Sometimes, I have daydreams of being a swaggering space commander. I might be on a planet of rampaging lava monsters with only a squirt gun when what I really need is a firetruck hose. Or, I can be stranded in a small shuttle; life and life support systems would flicker as I circle the event horizon of a black hole. Seconds could be counting down before the singularity and it’s gravity stretches me into an infinite noodle. At those moments, I would raise my wrist to my lips, press a button on my watch, and say “Beam me up, Scotty.”
Yes, that’s a Star Trek quote, and yes, both my mind and my daydreams can get that silly. That absurdity, though, led me to buying a digital watch six months ago. I was extremely curious about being able being able to text and make phone calls by having a device attached to my wrist. It all sounded like something you could read about in a vintage sci-fi novel. Turns out, real life is nothing like that.

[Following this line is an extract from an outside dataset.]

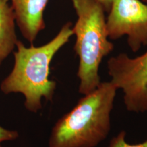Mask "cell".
<instances>
[{"mask_svg": "<svg viewBox=\"0 0 147 147\" xmlns=\"http://www.w3.org/2000/svg\"><path fill=\"white\" fill-rule=\"evenodd\" d=\"M0 147H1V144H0Z\"/></svg>", "mask_w": 147, "mask_h": 147, "instance_id": "12", "label": "cell"}, {"mask_svg": "<svg viewBox=\"0 0 147 147\" xmlns=\"http://www.w3.org/2000/svg\"><path fill=\"white\" fill-rule=\"evenodd\" d=\"M77 20L72 27L74 51L79 58L78 92L87 95L101 83L99 74L103 59L114 49L109 40L104 8L97 0H72Z\"/></svg>", "mask_w": 147, "mask_h": 147, "instance_id": "3", "label": "cell"}, {"mask_svg": "<svg viewBox=\"0 0 147 147\" xmlns=\"http://www.w3.org/2000/svg\"><path fill=\"white\" fill-rule=\"evenodd\" d=\"M107 65L110 81L123 92L127 110L147 112V51L135 58L120 53L110 58Z\"/></svg>", "mask_w": 147, "mask_h": 147, "instance_id": "4", "label": "cell"}, {"mask_svg": "<svg viewBox=\"0 0 147 147\" xmlns=\"http://www.w3.org/2000/svg\"><path fill=\"white\" fill-rule=\"evenodd\" d=\"M117 91L111 81L101 82L96 89L84 95L55 124L49 147H96L100 144L110 131Z\"/></svg>", "mask_w": 147, "mask_h": 147, "instance_id": "2", "label": "cell"}, {"mask_svg": "<svg viewBox=\"0 0 147 147\" xmlns=\"http://www.w3.org/2000/svg\"><path fill=\"white\" fill-rule=\"evenodd\" d=\"M126 132L121 131L110 140L108 147H147V140L139 144H130L125 140Z\"/></svg>", "mask_w": 147, "mask_h": 147, "instance_id": "8", "label": "cell"}, {"mask_svg": "<svg viewBox=\"0 0 147 147\" xmlns=\"http://www.w3.org/2000/svg\"><path fill=\"white\" fill-rule=\"evenodd\" d=\"M140 1H142V2H144V3H146V4H147V0H140Z\"/></svg>", "mask_w": 147, "mask_h": 147, "instance_id": "11", "label": "cell"}, {"mask_svg": "<svg viewBox=\"0 0 147 147\" xmlns=\"http://www.w3.org/2000/svg\"><path fill=\"white\" fill-rule=\"evenodd\" d=\"M109 39L127 36L134 53L147 46V4L140 0H113L106 20Z\"/></svg>", "mask_w": 147, "mask_h": 147, "instance_id": "5", "label": "cell"}, {"mask_svg": "<svg viewBox=\"0 0 147 147\" xmlns=\"http://www.w3.org/2000/svg\"><path fill=\"white\" fill-rule=\"evenodd\" d=\"M97 1L101 3V5H102L104 10H105V12H109L113 0H97Z\"/></svg>", "mask_w": 147, "mask_h": 147, "instance_id": "10", "label": "cell"}, {"mask_svg": "<svg viewBox=\"0 0 147 147\" xmlns=\"http://www.w3.org/2000/svg\"><path fill=\"white\" fill-rule=\"evenodd\" d=\"M9 0H0V65L16 47L15 17Z\"/></svg>", "mask_w": 147, "mask_h": 147, "instance_id": "7", "label": "cell"}, {"mask_svg": "<svg viewBox=\"0 0 147 147\" xmlns=\"http://www.w3.org/2000/svg\"><path fill=\"white\" fill-rule=\"evenodd\" d=\"M18 132L5 129L0 126V143L3 141L13 140L18 138Z\"/></svg>", "mask_w": 147, "mask_h": 147, "instance_id": "9", "label": "cell"}, {"mask_svg": "<svg viewBox=\"0 0 147 147\" xmlns=\"http://www.w3.org/2000/svg\"><path fill=\"white\" fill-rule=\"evenodd\" d=\"M73 35L71 23H67L53 39L40 47L32 45L26 47L18 40L14 67L1 82V91L5 94L22 93L25 97L26 109L32 113L39 111L42 99L52 101L56 89V82L49 79L51 61Z\"/></svg>", "mask_w": 147, "mask_h": 147, "instance_id": "1", "label": "cell"}, {"mask_svg": "<svg viewBox=\"0 0 147 147\" xmlns=\"http://www.w3.org/2000/svg\"><path fill=\"white\" fill-rule=\"evenodd\" d=\"M15 21L22 35L33 44L45 28L44 12L49 0H10Z\"/></svg>", "mask_w": 147, "mask_h": 147, "instance_id": "6", "label": "cell"}]
</instances>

As for the watch, I found one while browsing the downtown Changzhou’s mobile phone markets. This is Youdian Road 邮电路near Injoy Mall, a BRT stop, and the statue of a woman riding a horse. The road has a number of retail spaces filled with people sitting behind glass cases and kiosks. All three of my Huawei phones were purchased here — with the aid of Chinese friends who could haggle on my behalf. These markets are where people should by their new phones — not at expensive and over-priced foreign department stores like Walmart or Metro.
As for the no-brand name digital watch, I got what I paid 200 RMB for. I could make and receive calls from it, but I still had to have my main phone with me at all times. The watch had to linked to the mobile through a Bluetooth. In theory, I could get text and WeChat messages though it, but the interface screen was so small that epic typos were inevitable. It also had a camera, and that sounds all James Bond and spy-tastic, but the camera was awkward to use. It involved twisting my wrist at odd angles. Plus, the eventual photos were too grainy and low-res.
In the end, the watch became nothing more than a conversation topic, and the novelty of that wore off rather quickly. As for the black hole, I am not circling it. The rampaging lava monsters are a figment of my imagination, and I am no swaggering space commander. I am just a college English teacher with a blog. The digital watch is in a drawer, and haven’t worn it in six months.
When I lived in Wujin’s College Town, I once realized I was paying too much for computer hardware and digital devices. How? I would always buy stuff like external hard drives at Hutang’s RT Mart. Sure, buying stuff there is convenient, but that convenience comes with a mark up. Other places in Changzhou stock tech devices for a lower price tag. I am talking about the computer city and the digital plaza.
The two are close to each other. One mostly just sells computer and their internal parts. This would be a four story shopping center near the new Wandu Mall on Heping Road. It’s easy to spot, because it has a big black orb prominent in its ground-floor architecture. I have bought two laptops and an Asus tablet here. The other is a big, orange building. This also has like three to four floors.
The only difference is that computer city features shops and storefronts, and the Jiuzhou Digital Plaza 九洲数码城 has open-space floors with vendors behind glass display cases. Typically, I have come here for SD cards, memory cards for a high-end Canon camera, and external hard drives. I have also bought camera filters and a zoom lens here.
As for any market situation in Changzhou, if you are buying something extremely expensive, you should always bring a good Chinese friend with you. They have a talent for haggling and verbal combat westerners and just don’t. But, for smaller things, like SD Cards, the prices are still cheaper here than RT Mart even when you don’t try to argue the cost down.